Instruções de trabalho:
1. Relacione todas as expressões que compõem o diálogo monossilábico no relato sobre a comunidade São Pedro.
2. Responda, com base no relato sobre a comunidade São Pedro:
(a) Qual era o nome antigo da comunidade?
(b) Em que dia da semana e a que horas se passa a cena?
(c) Que bebida é pedida no bar?
3. Prossiga o relato sobre a comunidade São Pedro, em Manaus, a partir de sua última frase.

Texto:
▼
Era um dia típico em Manaus. Estava quente. O sol queimava a pele de quem andava descalço pelo asfalto da comunidade São Pedro, antiga Carbrás.Na esquina, num bar, um grupo de rapazes, distraía-se tomando uma birita enquanto jogavam conversa fora. Paro e peço uma coca. De repente, as vozes e as risadas que dominam o badalado botequim somem e dão espaço para o som das motocicletas e alguns carros que por ali passam deixando rastros de poeira no ar.
Eram três horas da tarde de uma terça-feira. Eu estava sedenta, e o refrigerante gelado.Mas o burburinho continuou, e o que era antes um bate-papo descontraído, transformou-se em um diálogo monossilábico : - É?!, não?!, pois é.., será? Sei não mano?!.Percebi então, que a presença de alguém nunca antes visto nas redondezas de uma comunidade onde comumente todos se conhecem – por contato diário ou por conversas de porta – poderia ser o fator causador desse clima estranho e infreqüente.
▲
Dados de origem:
▼
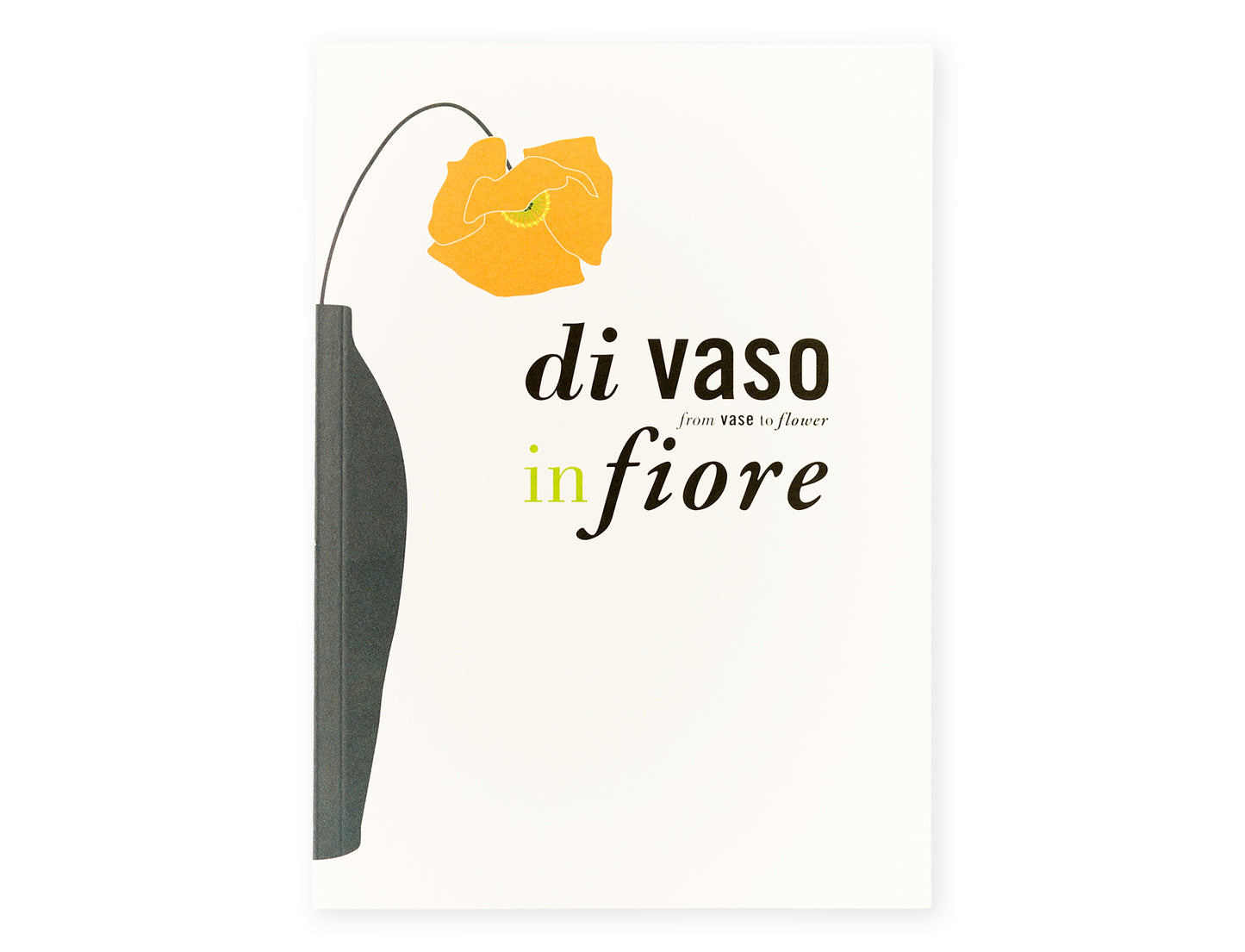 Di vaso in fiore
▲
Respostas fornecidas:
1.
- É?!
- não?!
- pois é..
- será?
- Sei não mano?!

2.
(a) Carbrás.
(b) Numa terça-feira, às três horas da tarde.
(c) Uma coca.

3.
Foi então, que me dirigi ao grupo e perguntei: Vocês sabem onde fica a escola da comunidade São Pedro? Um deles, um tanto desconfiado respondeu: - A senhora segue direto essa mesma rua aqui e vai tá lá, a escola. Eu agradeci e enquanto seguia pelo caminho que me fora sugerido, pensava porque toda aquela estranheza, me lembrava das aulas de filosofia, a caverna de Platão, a ignorância, o sol – como ardia – a luz e a sabedoria. Pode parecer gozado, mas a explicação é simples: estranhamos o que ignoramos. E é assim com todo mundo, independente de cor, religião ou posição social, sempre que nos deparamos com algo inusual, surpreendemo-nos em função do desconhecido. Eu era “o estranho”naquele lugar “desconhecido”.
Foi fácil encontrar a escola que leva o nome de um dos ícones amazonenses da luta pelos direitos humanos: Nestor José Soeiro do Nascimento, e que instaurou-se como marco no resgate da cidadania das pessoas que ali vivem, pois na inauguração, o então prefeito Serafim Corrêa assinou o documento que desapropriou o terreno, o qual pertencia ao ex-prefeito de Parintins, Carlinhos da Cabrás,- devedor de mais de quatro milhões e meio de reais referente ao IPTU e que por isso deu-se à legalização da invasão, a qual se tornou Comunidade do Parque São Pedro.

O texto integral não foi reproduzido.